GEOLOGY, RELIEF AND DRAINAGE

The underlying rock of the whole area east of the Rea is Keuper Marl, so called, a heavy red clay. Overlying this are deposits of glacial drift, consisting of sand and water-worn gravel, which cover the central part only of both manors. The drift is 69 feet deep at Washwood Heath, where it forms the north end of Saltley ridge. A small patch of boulder clay is located north of St. Peter's College. The geomorphological sequence that removed drift from the border area of Saltley, Little Bromwich, and Bordesley is not readily deducible. Post-glacial torrents have usually washed deposits from valley floors and sides, leaving it as a cap on the ridge-tops, but here the highest ground is drift-free.

The brooks therefrom would never, one would suppose, have been powerful enough to strip so large an area. Did the Cole once join the Rea across this patch? Its present course suggests diversion at some early time. The extensive quarrying in south Saltley was not responsible for the stripping, for it occurred on a small part only of the uncapped clay: the pits were sunk there for the good reason that no surface material had to be removed before the clay could be extracted.

'Alom Rock' is first recorded in 1718. If it did in fact refer to a large fragment of alum-shale thereabout, this was presumably another of the ice-borne erratic boulders which used to litter the Birmingham area.

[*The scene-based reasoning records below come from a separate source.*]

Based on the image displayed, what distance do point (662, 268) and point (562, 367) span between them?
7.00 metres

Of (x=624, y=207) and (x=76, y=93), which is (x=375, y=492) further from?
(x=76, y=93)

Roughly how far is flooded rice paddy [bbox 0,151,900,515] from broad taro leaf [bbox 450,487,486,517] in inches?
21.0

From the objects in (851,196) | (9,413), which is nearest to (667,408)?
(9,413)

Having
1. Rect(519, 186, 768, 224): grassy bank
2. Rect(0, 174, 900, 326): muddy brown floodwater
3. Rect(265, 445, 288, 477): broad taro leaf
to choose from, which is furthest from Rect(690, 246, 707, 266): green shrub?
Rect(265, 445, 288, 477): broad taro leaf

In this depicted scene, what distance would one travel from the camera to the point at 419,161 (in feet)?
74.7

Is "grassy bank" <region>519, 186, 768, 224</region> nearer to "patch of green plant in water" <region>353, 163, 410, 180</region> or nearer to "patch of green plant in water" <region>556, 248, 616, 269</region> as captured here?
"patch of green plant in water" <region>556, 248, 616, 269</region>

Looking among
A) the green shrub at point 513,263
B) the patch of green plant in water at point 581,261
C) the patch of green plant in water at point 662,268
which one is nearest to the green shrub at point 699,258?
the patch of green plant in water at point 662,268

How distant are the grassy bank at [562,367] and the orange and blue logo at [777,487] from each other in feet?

At the base of the northern end of the ridges is an irregular strip of Keuper Marl, below that are gravelly river terrace deposits, and a broad band of alluvium has filled up the deepened post-glacial valleys. The Rea and Tame formerly wound aimlessly across this silty plain, whose gradient is very slight and washed over it after every rainstorm. (They flow now in gently curved deep channels that contain even the worst floods: the former loops and multiple courses have been infilled).

Keuper Marl is impervious to water, which it retains in its soggy topsoil, and with which its upper layers combine readily to make thick mud. Oak forest is the natural vegetation - we are, here at the northern limit of Arden - with thick undergrowth of bush and bramble, practically impenetrable except alongside the boggy streambeds.

Permeable drift is less favourable to oaks, which require vast quantities of water, and tends toward a natural cover of hazel, birch, broom, gorse, and grass, thinning out on the stoniest patches. A marshy valley floor is the province of willow, alder, reed, and tussocky grass. If we could have flown over the manors from the north, say ten centuries ago, we would have seen the ridges rising out of the flooded plains, a fringe of forest giants on their lower slopes, then the rounded tops with patchy heath and wood, backed by dense deciduous jungle climbing to the highest ground where it would begin to thin out.

These details of solid and drift geology are derived from the O.S. survey, 1852-1922, and listed sources. A few old names provide confirmation of our description of the natural landscape (Map 4). 'WASHWOOD HEATH' is a composite name: the WASH was the plain so often laved by floods, WOOD applied to the slope at its edge, and the HEATH lay above. Old gravel pits are shown on end-C19th maps north of Phillimore Road. ADDERLEY WOODS lay along the south bound, SHAW (little wood) HILL was at the drift edge. Along (Cherry) WOOD LANE were OVER and LOWER WOODS. NEW LAYS (leys) near Garrison Farm indicate late clearance of timber, as do NEW LANDS south of Alum Rock.

BLAKE LANE refers to a bleak spot, as it must have been after deforestation. BULLS WOOD and a close called HURST are found on the clay of Little Bromwich. In Ward End Park we find the SLADE (which gave its name to an open FIELD), the boggy valley in part of which a pool has been made. WASH BROOK well describes a stream noted for its fast run-off from the high clay once the water-retaining wood had been cleared. Land above Saltley Mill was doubt-less well called WET MEADOW, lying as it did beside two arms of the Rea.

Beside the watercourses are found the MOORS or bogs: DRIFT HOLMES indicates flood-meadows just below the drift terrace. CONEYGRE means 'rabbit warren' and that means sandy ground for dryness and easy burrowing. Doubtless many other revealing names have disappeared along with the landscape they described, but enough survive to authenticate our picture of it. One would like to know the origin of GARBIDGES, if only to re-assure the Ideal Villagers who live thereon today.